◆ TEXTAUSZUG ◆
● ● ● ●

# Profibusteilnehmer abmelden



## Outrider (24 Oktober 2009)

Guten Tag,
ich habe einen Betriebsfall wo ein Profibusteilnehmer vom Bus getrennt wird. D.h. die Leitung wird abgezogen weil dieses Element  aus dem Anlagenkonzept zeitweilig verschwindet.
Wenn ich nun einschalte habe ich eine Busfehler weil ein Teilnehmer nicht mer da ist, ich möchte es aber vermeiden jedes Mal mit dem PG die HWconfig zu ändern.
Wer kennt Rat ?


----------



## volker (24 Oktober 2009)

sfc 12 aus der bibliothek


----------



## thomas_1975 (24 Oktober 2009)

dazu noch eine frage,
der Bus muß aber trotzdem in jedem Fall abgeschlossen werden, wenn
der Slave der letzte im Strang ist ?
Kann ich das Terminieren mit einem Repeater vernachläßigen ?

vielen Dank Thomas


----------



## Ralle (24 Oktober 2009)

● ● ● ●

◆ ENTNOMMENES MATERIAL ◆
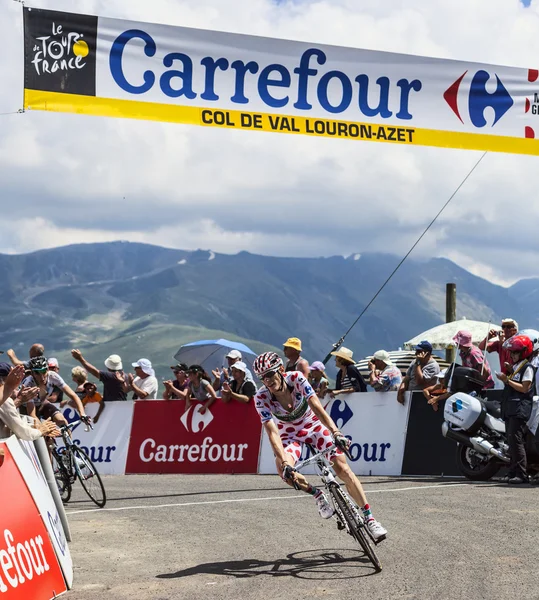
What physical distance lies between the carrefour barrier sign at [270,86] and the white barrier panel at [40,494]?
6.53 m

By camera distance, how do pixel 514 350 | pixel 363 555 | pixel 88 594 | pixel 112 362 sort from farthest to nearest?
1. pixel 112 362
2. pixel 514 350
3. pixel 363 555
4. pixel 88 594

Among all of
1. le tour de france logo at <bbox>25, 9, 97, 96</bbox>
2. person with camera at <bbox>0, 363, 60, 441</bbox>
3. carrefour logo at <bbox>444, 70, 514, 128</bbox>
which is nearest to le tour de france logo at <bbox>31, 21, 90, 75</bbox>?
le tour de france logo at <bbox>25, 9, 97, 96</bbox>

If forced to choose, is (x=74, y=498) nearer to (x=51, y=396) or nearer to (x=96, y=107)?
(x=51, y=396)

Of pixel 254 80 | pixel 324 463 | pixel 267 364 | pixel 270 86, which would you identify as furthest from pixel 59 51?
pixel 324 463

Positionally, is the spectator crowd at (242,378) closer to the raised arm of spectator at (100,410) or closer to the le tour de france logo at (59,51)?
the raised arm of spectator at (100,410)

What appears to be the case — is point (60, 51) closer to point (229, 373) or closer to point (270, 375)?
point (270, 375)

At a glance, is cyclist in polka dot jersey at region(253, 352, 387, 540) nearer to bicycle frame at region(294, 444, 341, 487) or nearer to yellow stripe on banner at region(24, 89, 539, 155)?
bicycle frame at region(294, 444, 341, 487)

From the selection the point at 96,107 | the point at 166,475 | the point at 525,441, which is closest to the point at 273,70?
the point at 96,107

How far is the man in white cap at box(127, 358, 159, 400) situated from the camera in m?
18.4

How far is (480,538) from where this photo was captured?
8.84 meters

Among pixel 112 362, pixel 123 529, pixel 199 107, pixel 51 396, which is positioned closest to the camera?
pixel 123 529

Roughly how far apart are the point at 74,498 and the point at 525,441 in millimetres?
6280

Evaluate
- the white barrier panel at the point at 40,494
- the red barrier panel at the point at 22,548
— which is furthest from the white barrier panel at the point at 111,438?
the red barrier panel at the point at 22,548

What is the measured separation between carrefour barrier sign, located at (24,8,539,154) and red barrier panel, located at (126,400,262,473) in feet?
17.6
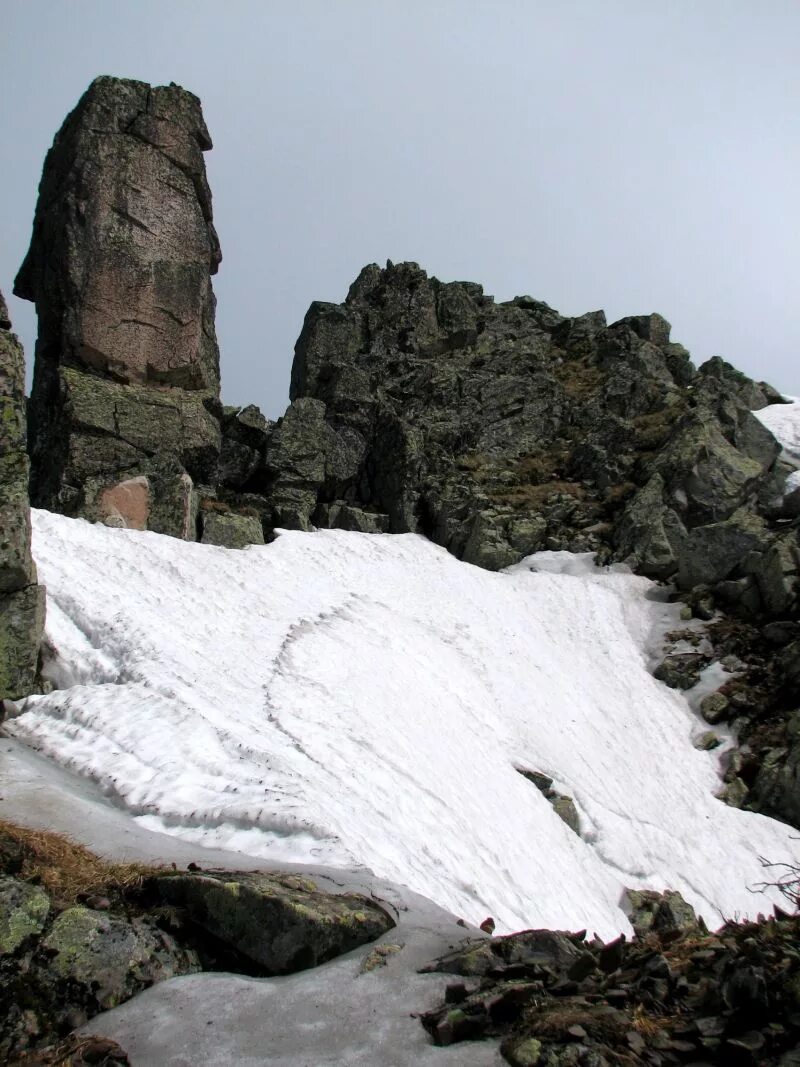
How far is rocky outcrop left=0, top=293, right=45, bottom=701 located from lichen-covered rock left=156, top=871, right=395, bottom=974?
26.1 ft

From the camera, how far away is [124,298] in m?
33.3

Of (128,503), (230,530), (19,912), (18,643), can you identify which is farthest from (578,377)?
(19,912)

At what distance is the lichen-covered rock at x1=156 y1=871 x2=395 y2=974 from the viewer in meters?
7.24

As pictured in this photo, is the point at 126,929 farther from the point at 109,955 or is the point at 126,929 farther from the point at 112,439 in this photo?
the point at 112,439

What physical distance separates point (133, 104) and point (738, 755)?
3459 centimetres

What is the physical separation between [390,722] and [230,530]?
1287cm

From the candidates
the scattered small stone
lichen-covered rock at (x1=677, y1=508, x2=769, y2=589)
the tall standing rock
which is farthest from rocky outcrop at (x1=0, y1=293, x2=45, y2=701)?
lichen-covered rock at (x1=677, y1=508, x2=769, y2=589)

● ● ● ●

◆ ZU LÖSENDE AUFGABEN ◆
1: Gib aus dem Forumsthread zum Abmelden eines Profibusteilnehmers den Abschnitt wörtlich aus, der mit den Worten „sfc 12 aus der“ beginnt und mit „Repeater vernachläßigen ?“ schließt.
2: Fasse den Forumsthread zum Abmelden eines Profibusteilnehmers in zwei Sätzen zusammen.

◆ LÖSUNGEN ◆
1:
sfc 12 aus der bibliothek


----------



## thomas_1975 (24 Oktober 2009)

dazu noch eine frage,
der Bus muß aber trotzdem in jedem Fall abgeschlossen werden, wenn
der Slave der letzte im Strang ist ?
Kann ich das Terminieren mit einem Repeater vernachläßigen ?

2: Beschrieben wird ein Betriebsfall, in dem ein Profibusteilnehmer zeitweise vom Bus getrennt wird und beim Einschalten ein Busfehler auftritt, ohne dass jedes Mal mit dem PG die HWconfig geändert werden soll; als Rat wird SFC 12 aus der Bibliothek genannt. Zusätzlich wird gefragt, ob der Bus trotzdem abgeschlossen werden muss, wenn der Slave der letzte im Strang ist, und ob sich das Terminieren mit einem Repeater vernachlässigen lässt.